# Supplied records:

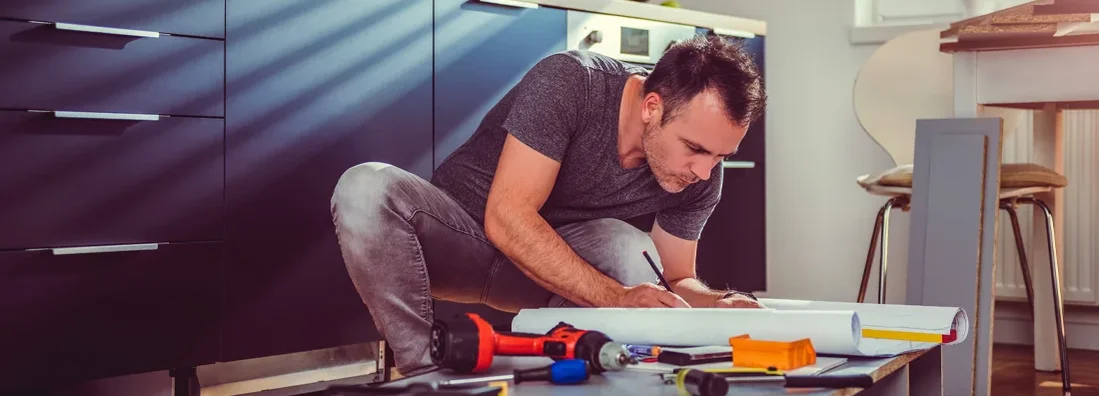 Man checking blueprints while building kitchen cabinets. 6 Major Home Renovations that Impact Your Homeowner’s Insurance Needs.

* * *

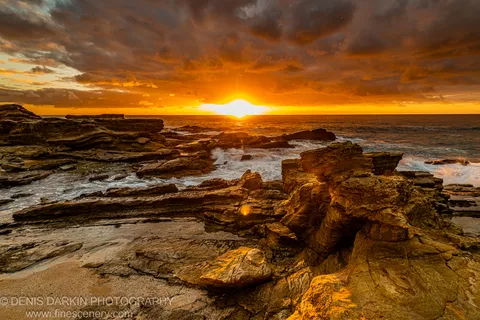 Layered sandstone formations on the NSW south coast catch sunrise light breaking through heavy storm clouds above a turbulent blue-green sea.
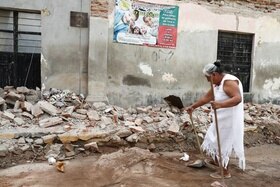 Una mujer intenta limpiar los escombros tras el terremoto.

==

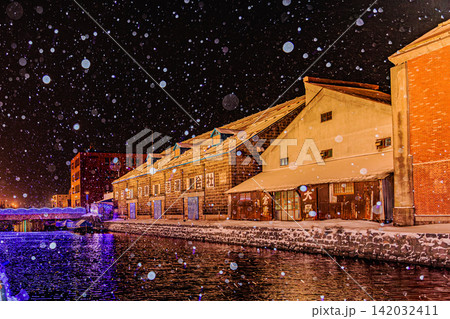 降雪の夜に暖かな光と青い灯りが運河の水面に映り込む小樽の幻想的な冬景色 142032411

# What needs to be done:
Copy exactly the lines of the listing above between the one holding "Layered sandstone formations" and the one holding "Una mujer intenta", inclusive; omit all pictures.

# Task result:
 Layered sandstone formations on the NSW south coast catch sunrise light breaking through heavy storm clouds above a turbulent blue-green sea.
 Una mujer intenta limpiar los escombros tras el terremoto.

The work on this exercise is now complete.